The grey boxes (Scheduler, Downloader) are Scrapy internals you don’t touch. The pink Engine orchestrates everything but is invisible in your code. You write the blue (Spider) and green (Pipeline) parts. Middleware sits at the boundary: Scrapy provides defaults, but you can customise it in middlewares.py when you need something like Selenium.

Learn more about it on the official Scrapy architecture documentation (which has its own diagram).

2.5 What changes in your code

Extracting data

In your notebook, you wrote requests.get(url) to fetch a page, then created a Selector to extract data. In a Scrapy spider, you skip both steps. Scrapy fetches the page and hands you a response object that already has .css() and .xpath() methods.

Before (notebook):

response = requests.get(url)
sel = Selector(text=response.content)
title = sel.css('h1::text').get()

After (spider):

def parse(self, response):
    title = response.css('h1::text').get()
    yield {'title': title}

The selectors work exactly the same way. The difference is where the response comes from: you don’t fetch it yourself.

What is this yield keyword?

In a simplistic way, just think of it as the same as the return keyword at the end of a Python function. This signals that the code will not continue after the yield statement and it will return something to whatever piece of code that called this function.

The major difference is that a yield statement can be called multiple times, returning a sequence of values. Formally, it produces what is called a generator.

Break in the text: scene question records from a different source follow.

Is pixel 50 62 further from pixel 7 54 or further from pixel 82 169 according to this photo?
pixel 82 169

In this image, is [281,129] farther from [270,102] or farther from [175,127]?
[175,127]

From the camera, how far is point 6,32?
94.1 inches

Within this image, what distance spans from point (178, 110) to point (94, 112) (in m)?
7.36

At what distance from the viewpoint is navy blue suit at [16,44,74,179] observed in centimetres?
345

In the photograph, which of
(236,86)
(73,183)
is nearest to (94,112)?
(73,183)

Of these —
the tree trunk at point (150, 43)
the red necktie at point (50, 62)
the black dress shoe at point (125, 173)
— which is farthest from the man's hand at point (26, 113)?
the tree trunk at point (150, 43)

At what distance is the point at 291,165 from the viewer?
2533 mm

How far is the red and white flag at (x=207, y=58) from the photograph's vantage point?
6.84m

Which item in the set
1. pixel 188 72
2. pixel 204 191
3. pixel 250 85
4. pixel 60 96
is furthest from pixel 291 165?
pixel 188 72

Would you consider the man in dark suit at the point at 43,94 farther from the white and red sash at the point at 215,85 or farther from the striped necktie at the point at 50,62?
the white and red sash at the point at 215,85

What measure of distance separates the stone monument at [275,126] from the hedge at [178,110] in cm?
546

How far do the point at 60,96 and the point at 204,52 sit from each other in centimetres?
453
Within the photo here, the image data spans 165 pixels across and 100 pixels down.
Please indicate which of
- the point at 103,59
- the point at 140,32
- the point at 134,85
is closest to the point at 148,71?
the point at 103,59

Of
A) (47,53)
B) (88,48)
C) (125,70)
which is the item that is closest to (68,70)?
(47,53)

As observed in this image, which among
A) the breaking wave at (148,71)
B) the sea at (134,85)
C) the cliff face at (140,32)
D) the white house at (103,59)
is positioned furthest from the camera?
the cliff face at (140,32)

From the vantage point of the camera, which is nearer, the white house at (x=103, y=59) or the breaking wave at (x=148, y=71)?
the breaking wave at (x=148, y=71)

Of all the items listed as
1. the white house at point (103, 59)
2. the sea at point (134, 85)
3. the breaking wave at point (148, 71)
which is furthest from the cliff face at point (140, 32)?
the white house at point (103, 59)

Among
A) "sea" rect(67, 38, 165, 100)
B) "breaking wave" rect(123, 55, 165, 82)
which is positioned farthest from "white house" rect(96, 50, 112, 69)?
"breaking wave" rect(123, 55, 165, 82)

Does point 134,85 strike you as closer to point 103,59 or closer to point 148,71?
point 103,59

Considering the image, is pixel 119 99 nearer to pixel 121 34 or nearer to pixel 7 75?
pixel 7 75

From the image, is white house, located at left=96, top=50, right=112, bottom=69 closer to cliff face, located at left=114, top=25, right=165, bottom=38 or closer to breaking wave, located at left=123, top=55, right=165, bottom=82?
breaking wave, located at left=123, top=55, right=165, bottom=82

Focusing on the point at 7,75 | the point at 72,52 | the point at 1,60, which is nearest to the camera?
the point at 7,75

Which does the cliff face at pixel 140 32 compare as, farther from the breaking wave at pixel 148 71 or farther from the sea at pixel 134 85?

Generators are a type of lazy evaluation, something that allows you to calculate and returnvalues only when they are needed.

Following links

In a notebook, if you wanted to visit another page, you’d loop through URLs and call requests.get() again. In a Scrapy spider, you yield a Request object and tell Scrapy which method to call when that page loads:

def parse(self, response):
    # Extract data from the current page
    yield {'title': response.css('h1::text').get()}
    
    # Follow a link to another page
    next_url = response.css('a.next-page::attr(href)').get()
    if next_url:
        yield scrapy.Request(next_url, callback=self.parse)

The callback argument tells Scrapy which method handles the response. Here it’s self.parse again, so the same logic runs on every page. For different page types (listing vs product detail), you’d use different callbacks:

def parse(self, response):
    # This handles listing pages
    for product_link in response.css('a.product::attr(href)').getall():
        yield scrapy.Request(product_link, callback=self.parse_product)

def parse_product(self, response):
    # This handles individual product pages
    yield {
        'name': response.css('h1::text').get(),
        'price': response.css('.price::text').get(),
    }

Scrapy queues these requests, fetches them when ready, and calls the right method for each response. You don’t manage the queue or track which pages you’ve visited.

The other files (pipelines.py, middlewares.py, items.py) come into play once your basic spider works. We’ll add those in the lab.

After the Lecture

The W03 lab continues with Scrapy project structure and pipelines. Keep pushing on ✍️ Problem Set 1: your scraper will be handed to another student in W05, so clear structure and documentation matter.